医師が作成した『身体障害者診断書・意見書』と、必要事項を記入、捺印した『申請書』、指定されたサイズの『本人写真』を福祉窓口に提出します。これをもとに、各都道府県が審査をして等級の判定を行い、身体障害者手帳が交付されます。

申請から手帳が交付されるまでは1〜3ヶ月かかります。

福祉サービス

障害者手帳が交付され、身体障害者と認定されると様々なサービスを受けることができます。

福祉機器 車椅子、義肢、装具、盲人安全杖等の交付
医療費 健康保険事故負担分の助成(等級2級以上が対象)
所得税 基礎控除金額の上積み、奨学貯蓄非課税制度(マル優)の利用
JR 第1種 介護人同伴の場合、介護人共に、普通乗車券、定期乗車券、回数券、急行券が距離に関係なく半額。本人単独の場合は第2種扱い。
第2種 本人のみ、100km以上半額
民営バス 第1種 本人、介護人共に半額
第2種 本人のみ半額
タクシー 自治体が地元タクシーの割引券を発行している場合有り。障害者手帳の提示で料金割引の会社も。(要確認)
公共施設 都道府県立施設や、公共施設(動物園や博物館)の入城料の割引や免除
自動車関連 ・福祉改造車両(特殊仕様車)に対する消費税の非課税、自動車税の減免
・高速道路や有料道路の通行料割引
・駐車禁止除外車両の指定
携帯電話 基本料金、通話料金等の割引

療育手帳

療育手帳は、都道府県知事が知的障害者に発行する障害者手帳です。18歳未満は児童相談所、18歳以上は知的障害者更生相談所が判定を行います。

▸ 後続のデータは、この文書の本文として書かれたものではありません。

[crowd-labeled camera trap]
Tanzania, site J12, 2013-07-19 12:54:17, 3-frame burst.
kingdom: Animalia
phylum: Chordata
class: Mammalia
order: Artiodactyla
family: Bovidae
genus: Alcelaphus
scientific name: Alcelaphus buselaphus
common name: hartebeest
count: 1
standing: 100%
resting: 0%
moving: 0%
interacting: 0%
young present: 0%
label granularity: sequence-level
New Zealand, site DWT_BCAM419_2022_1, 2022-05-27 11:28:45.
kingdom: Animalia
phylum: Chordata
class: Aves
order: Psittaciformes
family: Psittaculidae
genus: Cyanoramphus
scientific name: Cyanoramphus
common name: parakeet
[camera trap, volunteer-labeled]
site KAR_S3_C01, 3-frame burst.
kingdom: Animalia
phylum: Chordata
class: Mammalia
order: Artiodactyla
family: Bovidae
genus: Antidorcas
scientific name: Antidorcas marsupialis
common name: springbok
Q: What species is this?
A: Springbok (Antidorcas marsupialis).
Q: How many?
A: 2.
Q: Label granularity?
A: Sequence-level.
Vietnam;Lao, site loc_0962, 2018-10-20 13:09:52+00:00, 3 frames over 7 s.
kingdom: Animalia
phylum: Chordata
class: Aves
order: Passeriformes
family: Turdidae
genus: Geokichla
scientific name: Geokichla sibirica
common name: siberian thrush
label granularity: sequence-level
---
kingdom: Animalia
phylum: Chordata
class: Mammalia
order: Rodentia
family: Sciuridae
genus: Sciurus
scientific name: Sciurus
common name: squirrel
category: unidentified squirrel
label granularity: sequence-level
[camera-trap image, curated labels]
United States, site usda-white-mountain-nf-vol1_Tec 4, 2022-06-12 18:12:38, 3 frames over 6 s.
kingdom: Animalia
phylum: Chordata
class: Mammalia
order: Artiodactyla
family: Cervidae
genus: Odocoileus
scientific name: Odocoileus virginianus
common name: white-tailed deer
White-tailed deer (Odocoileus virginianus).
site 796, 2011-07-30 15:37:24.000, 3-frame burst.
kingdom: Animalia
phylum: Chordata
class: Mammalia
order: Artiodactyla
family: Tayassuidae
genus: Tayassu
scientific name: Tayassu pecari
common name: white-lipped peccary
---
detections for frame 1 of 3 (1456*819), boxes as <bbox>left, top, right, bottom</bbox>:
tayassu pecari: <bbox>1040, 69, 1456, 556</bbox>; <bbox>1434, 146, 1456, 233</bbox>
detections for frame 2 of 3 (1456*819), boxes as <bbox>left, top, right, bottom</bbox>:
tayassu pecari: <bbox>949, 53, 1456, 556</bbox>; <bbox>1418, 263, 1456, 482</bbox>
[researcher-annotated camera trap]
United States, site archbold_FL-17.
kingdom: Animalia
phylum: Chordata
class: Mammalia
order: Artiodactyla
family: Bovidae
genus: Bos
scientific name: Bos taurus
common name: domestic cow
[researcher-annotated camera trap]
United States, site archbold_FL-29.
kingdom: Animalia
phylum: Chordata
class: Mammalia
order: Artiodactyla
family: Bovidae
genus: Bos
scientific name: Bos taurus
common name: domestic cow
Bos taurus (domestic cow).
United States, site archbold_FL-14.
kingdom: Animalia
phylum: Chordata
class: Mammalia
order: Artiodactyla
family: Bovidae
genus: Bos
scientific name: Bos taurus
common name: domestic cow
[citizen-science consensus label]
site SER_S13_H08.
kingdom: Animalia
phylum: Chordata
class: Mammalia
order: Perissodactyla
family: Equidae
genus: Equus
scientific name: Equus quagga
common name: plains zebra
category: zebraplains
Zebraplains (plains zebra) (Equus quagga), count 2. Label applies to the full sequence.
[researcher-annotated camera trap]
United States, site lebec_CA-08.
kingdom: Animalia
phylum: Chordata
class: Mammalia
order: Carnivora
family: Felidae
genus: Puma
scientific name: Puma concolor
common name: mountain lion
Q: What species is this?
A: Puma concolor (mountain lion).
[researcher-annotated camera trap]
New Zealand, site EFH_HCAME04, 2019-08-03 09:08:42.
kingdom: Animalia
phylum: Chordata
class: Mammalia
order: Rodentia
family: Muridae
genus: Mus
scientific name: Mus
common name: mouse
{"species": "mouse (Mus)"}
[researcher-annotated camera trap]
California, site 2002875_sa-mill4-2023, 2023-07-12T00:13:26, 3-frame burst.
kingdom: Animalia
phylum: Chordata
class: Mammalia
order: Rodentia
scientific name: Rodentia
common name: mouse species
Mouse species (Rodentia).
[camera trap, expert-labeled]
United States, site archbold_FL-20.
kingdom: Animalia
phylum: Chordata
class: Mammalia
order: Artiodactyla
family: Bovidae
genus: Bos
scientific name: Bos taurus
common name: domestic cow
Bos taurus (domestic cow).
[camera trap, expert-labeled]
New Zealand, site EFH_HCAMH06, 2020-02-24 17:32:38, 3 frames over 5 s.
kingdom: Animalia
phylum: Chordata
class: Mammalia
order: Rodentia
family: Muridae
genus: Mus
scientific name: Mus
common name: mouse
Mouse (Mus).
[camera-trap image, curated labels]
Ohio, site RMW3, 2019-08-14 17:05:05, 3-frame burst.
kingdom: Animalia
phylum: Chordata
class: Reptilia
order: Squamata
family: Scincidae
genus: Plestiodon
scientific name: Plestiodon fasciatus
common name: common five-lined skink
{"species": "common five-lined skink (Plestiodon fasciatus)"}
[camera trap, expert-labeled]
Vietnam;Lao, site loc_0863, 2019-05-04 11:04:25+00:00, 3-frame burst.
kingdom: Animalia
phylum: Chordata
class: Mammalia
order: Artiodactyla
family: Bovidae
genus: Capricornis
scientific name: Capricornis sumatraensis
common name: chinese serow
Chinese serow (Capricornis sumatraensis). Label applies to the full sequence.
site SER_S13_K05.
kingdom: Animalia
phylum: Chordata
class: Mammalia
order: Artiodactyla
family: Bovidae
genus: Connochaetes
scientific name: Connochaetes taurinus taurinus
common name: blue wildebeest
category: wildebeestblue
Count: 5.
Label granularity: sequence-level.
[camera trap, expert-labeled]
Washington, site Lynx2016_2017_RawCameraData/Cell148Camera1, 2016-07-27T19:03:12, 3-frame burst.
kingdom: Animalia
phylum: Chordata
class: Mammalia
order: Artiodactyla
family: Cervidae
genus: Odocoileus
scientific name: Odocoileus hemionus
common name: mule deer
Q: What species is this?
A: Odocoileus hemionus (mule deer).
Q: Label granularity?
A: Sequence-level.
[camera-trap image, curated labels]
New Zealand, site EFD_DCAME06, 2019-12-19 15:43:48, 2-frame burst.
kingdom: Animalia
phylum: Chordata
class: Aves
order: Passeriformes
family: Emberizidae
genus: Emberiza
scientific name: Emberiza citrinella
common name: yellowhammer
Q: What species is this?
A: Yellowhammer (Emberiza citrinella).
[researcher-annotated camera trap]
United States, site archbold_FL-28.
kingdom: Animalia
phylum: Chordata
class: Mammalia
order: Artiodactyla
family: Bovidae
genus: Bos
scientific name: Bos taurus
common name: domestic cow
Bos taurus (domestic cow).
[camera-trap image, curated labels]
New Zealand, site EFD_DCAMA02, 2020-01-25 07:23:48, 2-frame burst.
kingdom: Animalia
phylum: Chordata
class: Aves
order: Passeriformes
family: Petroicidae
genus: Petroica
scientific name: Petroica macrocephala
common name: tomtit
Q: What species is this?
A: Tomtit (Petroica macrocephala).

hand法律で定められた制度ではないので、政令指定都市独自の発行になるため、障害の程度の区分も自治体によって異なります。

また、手帳の呼び方も、『愛の手帳』『緑の手帳』など、様々になります。

手帳を提示することにより、様々な施設や交通機関の割引を受けることができます。

精神障害者福祉手帳

精神障害者保険福祉手帳は、1995年の法改正で規定された手帳制度で、障害者自立支援法が施行された2006年からは、軽度の発達障害者に対しても交付されています。

被交付者のプライバシーに配慮し、表紙だけでは精神障害者手帳とは分からないようになっています。更新義務のない身体障害者手帳とは違い、手帳の有効期限が2年に定められています。

1級 1人で日常生活ができず、他人の介護や援助を受けなければ生活できない。
2級 著しく日常生活に困難があり、必要に応じて他人の援助が必要な者。
3級 労働することに著しい困難があり、社会生活に制限を受ける者。

福祉サービス

精神障害者福祉手帳があると受けられる福祉サービスは、所得税、住民税、相続税の控除、個人事業税減免、自立支援医療費給付手続きの簡素化、2級以上は生活保護障害者加算、1級のみ自動車税、軽自動車税、自動車取得税減免が受けられます。

この他、各自治体によって異なりますが、交通機関の運賃、公共施設等の利用料の減免などが受けられます。自治体が運営する住宅への入居優先なども受けられ、映画料金や携帯電話料金、テーマパーク利用料金などの割引を受けることもできます。